Davies always anchors his world in the primal instincts, the truths of human nature. You are never quite prepared for the surprising complexity of his characters or the fate that awaits them. The realistic evolution of Francis from troubled boyhood to artistic savant is really a modern version of David Copperfield, except the female characters are more fully dimensioned than Dickens could ever manage. And there is nothing of Dicken's stuffiness here. This is great literature with a Monty Python flair. No matter how you slice it a convincing argument can be made that during the last ten years of his life Davies was the greatest living novelist writing in English.
Back in 1985 I was discussing Tolkein with a friend of mine. She said, "Oh, you like dwarves? Well, I've got a book with a dwarf in it." Handed this book, I became, in less than an hour, a confirmed Robertson Davies fan. Here is a sense of history, of art, of magic, and of human peculiarities, lovingly portrayed. Davies is an artist with words; his powers of observation are impeccable; his interest in the world unbounded. I cannot say what the book is ABOUT, because that would detract from it. Suffice it to say that this is one of the finest works in the English Language, no matter what the Modern Library list had to say.
This is the first book by Davies I ever read, and it remains my favourite. As I found out later, it is the centrepiece of what came to be known as the Cornish trilogy. It is the story of Francis Cornish, a talented artist from provincial Canada who is recruited into the British secret service and participates in a major art forging operation intended to thwart the nazis. In the course of the process he finds and loses the love of his life, paints a medieval tryptich depicting the Marriage at Canaan that is also a representation of the major figures in his life (all of them very colourful), unmasks another forger after the war and ultimately has to give up his career as a "medieval painter" when his masterpiece is purchased by a Canadian museum on the assumption that it is genuine.

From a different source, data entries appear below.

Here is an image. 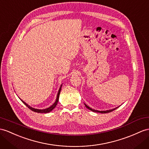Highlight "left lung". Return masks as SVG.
I'll return each mask as SVG.
<instances>
[{
    "mask_svg": "<svg viewBox=\"0 0 149 149\" xmlns=\"http://www.w3.org/2000/svg\"><path fill=\"white\" fill-rule=\"evenodd\" d=\"M84 105H85L87 109H89V110H91V111H93V112H96V113H107L111 112V111H114V109H116V108H118V107H119V106H118V107H116V108H113V109H112L106 110V111H99V110H96V109H93V108H90L89 106H87V105L86 103H84Z\"/></svg>",
    "mask_w": 149,
    "mask_h": 149,
    "instance_id": "8db88e82",
    "label": "left lung"
}]
</instances>
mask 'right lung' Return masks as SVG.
Instances as JSON below:
<instances>
[{"label":"right lung","instance_id":"right-lung-1","mask_svg":"<svg viewBox=\"0 0 149 149\" xmlns=\"http://www.w3.org/2000/svg\"><path fill=\"white\" fill-rule=\"evenodd\" d=\"M62 84H61V86H60V89H59V90H58V94H57V96H56V99L55 102L54 103H53L51 106H49V107H48V108H46V109H40L34 108L31 107V106H30L29 105H28L27 103H26V102H25L24 101H23L22 100H21L20 98H19V99L21 100V101H22V102H23V103H24L26 106H27V107H28L29 109L32 110L33 111H35V112H36V113H49V112L52 111V110L56 107V106L57 103H58V100H59V96H60V91H61V89H62Z\"/></svg>","mask_w":149,"mask_h":149}]
</instances>
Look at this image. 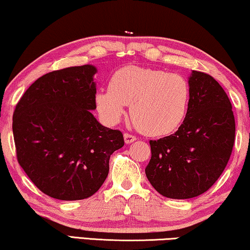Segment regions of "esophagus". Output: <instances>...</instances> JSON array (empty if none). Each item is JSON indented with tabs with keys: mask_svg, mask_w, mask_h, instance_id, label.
<instances>
[{
	"mask_svg": "<svg viewBox=\"0 0 250 250\" xmlns=\"http://www.w3.org/2000/svg\"><path fill=\"white\" fill-rule=\"evenodd\" d=\"M124 137H125V144H131V143H133L137 139L135 136L129 135V133H125Z\"/></svg>",
	"mask_w": 250,
	"mask_h": 250,
	"instance_id": "34e87169",
	"label": "esophagus"
}]
</instances>
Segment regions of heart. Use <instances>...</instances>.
Masks as SVG:
<instances>
[{
    "mask_svg": "<svg viewBox=\"0 0 250 250\" xmlns=\"http://www.w3.org/2000/svg\"><path fill=\"white\" fill-rule=\"evenodd\" d=\"M95 104L105 124L121 121L130 104L133 121L148 136L173 132L185 120L189 104V83L178 73L126 65L117 70L110 88L98 90Z\"/></svg>",
    "mask_w": 250,
    "mask_h": 250,
    "instance_id": "heart-1",
    "label": "heart"
}]
</instances>
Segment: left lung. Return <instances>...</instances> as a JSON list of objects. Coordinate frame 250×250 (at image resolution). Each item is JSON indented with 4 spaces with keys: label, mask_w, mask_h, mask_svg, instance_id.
<instances>
[{
    "label": "left lung",
    "mask_w": 250,
    "mask_h": 250,
    "mask_svg": "<svg viewBox=\"0 0 250 250\" xmlns=\"http://www.w3.org/2000/svg\"><path fill=\"white\" fill-rule=\"evenodd\" d=\"M188 83L184 122L173 135L150 140L152 157L145 168L155 190L173 199L208 190L226 168L234 143L232 105L220 83L195 70Z\"/></svg>",
    "instance_id": "left-lung-1"
}]
</instances>
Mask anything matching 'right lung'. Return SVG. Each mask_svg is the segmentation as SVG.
Listing matches in <instances>:
<instances>
[{"label": "right lung", "instance_id": "right-lung-1", "mask_svg": "<svg viewBox=\"0 0 250 250\" xmlns=\"http://www.w3.org/2000/svg\"><path fill=\"white\" fill-rule=\"evenodd\" d=\"M91 64L56 70L38 78L17 104L13 137L17 159L34 185L52 198L94 195L108 174V162L125 145L119 130L102 125Z\"/></svg>", "mask_w": 250, "mask_h": 250}]
</instances>
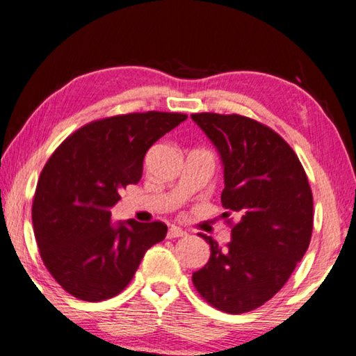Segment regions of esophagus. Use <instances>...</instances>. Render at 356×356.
<instances>
[{"label":"esophagus","instance_id":"34e87169","mask_svg":"<svg viewBox=\"0 0 356 356\" xmlns=\"http://www.w3.org/2000/svg\"><path fill=\"white\" fill-rule=\"evenodd\" d=\"M186 236V232L184 229H180L177 226H172L170 231H168V238H177V237H184Z\"/></svg>","mask_w":356,"mask_h":356}]
</instances>
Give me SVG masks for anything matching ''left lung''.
<instances>
[{
  "label": "left lung",
  "mask_w": 356,
  "mask_h": 356,
  "mask_svg": "<svg viewBox=\"0 0 356 356\" xmlns=\"http://www.w3.org/2000/svg\"><path fill=\"white\" fill-rule=\"evenodd\" d=\"M191 119L220 152L222 207L240 216L225 248L201 234L210 257L193 273V284L213 308L242 314L273 298L305 256L312 191L297 154L267 125L240 114L195 113Z\"/></svg>",
  "instance_id": "left-lung-1"
}]
</instances>
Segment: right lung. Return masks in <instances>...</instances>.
Segmentation results:
<instances>
[{
    "label": "right lung",
    "instance_id": "right-lung-1",
    "mask_svg": "<svg viewBox=\"0 0 356 356\" xmlns=\"http://www.w3.org/2000/svg\"><path fill=\"white\" fill-rule=\"evenodd\" d=\"M188 118L182 113H130L86 124L59 146L40 172L33 226L40 257L65 292L102 301L122 292L165 222L111 225L122 186L138 184L152 144Z\"/></svg>",
    "mask_w": 356,
    "mask_h": 356
}]
</instances>
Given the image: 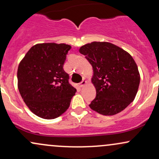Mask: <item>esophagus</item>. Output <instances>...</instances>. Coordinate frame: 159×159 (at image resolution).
<instances>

Cornish's life is narrated by his daimon, a sort of "biographical angel", and has many more twists and turns than I can possibly describe here. The book is full of Davies' urbane wit and Jungian wisdom. It tails off a bit towards the end, but that is compensated in the "sequel" about his nephew Arthur and his patronage of the arts, "The Lyre of Orpheus". Highly recommended, but I suggest you start with the first part of this trilogy, "The Rebel Angels". Newcomers, beware: Davies' fiction is highly addictive.